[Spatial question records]

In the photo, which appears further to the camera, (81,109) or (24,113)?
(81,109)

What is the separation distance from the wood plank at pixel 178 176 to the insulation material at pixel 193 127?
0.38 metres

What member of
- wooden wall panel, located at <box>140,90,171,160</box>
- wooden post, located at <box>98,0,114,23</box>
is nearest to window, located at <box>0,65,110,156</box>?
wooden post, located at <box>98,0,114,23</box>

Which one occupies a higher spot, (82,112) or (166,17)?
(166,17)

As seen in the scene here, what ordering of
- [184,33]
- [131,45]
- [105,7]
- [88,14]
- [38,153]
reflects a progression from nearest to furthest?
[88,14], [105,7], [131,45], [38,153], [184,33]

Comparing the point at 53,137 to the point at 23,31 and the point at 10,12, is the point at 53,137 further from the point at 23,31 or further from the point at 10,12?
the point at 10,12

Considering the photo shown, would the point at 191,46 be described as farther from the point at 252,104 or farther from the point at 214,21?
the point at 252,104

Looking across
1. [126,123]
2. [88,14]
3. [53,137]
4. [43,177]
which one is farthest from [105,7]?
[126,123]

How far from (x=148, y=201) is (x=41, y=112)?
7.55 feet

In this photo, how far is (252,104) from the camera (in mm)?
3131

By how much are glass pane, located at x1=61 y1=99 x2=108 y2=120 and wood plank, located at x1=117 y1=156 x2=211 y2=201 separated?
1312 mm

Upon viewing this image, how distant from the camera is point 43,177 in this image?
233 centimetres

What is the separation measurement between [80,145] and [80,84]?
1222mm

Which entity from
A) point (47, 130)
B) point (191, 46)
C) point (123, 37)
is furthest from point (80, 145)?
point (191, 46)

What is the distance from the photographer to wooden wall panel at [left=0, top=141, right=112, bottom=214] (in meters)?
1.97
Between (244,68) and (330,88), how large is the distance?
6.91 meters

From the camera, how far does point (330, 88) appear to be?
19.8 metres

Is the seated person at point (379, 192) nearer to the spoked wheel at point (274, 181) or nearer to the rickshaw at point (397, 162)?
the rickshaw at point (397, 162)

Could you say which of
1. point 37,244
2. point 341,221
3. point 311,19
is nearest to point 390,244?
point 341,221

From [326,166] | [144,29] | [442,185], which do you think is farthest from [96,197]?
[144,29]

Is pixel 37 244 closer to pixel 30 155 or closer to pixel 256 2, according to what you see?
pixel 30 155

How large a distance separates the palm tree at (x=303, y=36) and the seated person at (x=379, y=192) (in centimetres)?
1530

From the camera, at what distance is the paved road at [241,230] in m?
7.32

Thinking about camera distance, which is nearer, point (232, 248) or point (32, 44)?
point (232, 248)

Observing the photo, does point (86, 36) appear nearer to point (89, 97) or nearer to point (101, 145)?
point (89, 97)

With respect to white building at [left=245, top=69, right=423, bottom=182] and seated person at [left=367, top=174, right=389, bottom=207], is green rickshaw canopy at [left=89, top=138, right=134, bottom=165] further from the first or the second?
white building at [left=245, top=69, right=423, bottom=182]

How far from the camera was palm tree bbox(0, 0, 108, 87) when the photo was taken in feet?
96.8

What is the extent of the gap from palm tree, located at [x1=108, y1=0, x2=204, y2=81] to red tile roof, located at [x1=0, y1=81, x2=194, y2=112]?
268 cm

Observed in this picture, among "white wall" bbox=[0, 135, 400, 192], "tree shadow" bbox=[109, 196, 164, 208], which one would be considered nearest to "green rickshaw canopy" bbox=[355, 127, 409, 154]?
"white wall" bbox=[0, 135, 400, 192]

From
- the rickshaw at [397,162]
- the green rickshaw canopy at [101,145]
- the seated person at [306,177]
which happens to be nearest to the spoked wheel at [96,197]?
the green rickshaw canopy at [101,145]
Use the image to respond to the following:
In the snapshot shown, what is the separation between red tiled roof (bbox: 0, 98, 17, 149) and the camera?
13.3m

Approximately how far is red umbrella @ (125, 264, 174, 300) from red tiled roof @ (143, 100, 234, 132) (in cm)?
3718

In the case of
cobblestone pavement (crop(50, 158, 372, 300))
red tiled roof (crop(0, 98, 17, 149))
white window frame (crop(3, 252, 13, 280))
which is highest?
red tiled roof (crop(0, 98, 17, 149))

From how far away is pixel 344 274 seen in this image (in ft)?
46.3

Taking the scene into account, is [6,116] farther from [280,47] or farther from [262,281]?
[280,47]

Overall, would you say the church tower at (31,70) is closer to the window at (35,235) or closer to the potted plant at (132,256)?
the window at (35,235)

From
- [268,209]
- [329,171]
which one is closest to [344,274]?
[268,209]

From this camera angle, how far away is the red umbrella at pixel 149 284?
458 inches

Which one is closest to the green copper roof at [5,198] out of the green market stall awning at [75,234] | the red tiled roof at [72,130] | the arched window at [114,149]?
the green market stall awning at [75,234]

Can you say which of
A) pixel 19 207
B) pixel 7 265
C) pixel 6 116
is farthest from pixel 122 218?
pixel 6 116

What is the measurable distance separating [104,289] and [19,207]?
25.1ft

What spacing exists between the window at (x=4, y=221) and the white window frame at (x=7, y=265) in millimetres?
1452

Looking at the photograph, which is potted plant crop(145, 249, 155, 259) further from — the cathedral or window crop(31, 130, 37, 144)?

What you will do
Put the lines of the material into a numbered list, beginning at the line that contains "Which one occupies" and stopping after the line that contains "[88,14], [105,7], [131,45], [38,153], [184,33]". Leave out any blank lines.

The completed task
1. Which one occupies a higher spot, (82,112) or (166,17)?
2. (166,17)
3. As seen in the scene here, what ordering of
4. - [184,33]
5. - [131,45]
6. - [105,7]
7. - [88,14]
8. - [38,153]
9. reflects a progression from nearest to furthest?
10. [88,14], [105,7], [131,45], [38,153], [184,33]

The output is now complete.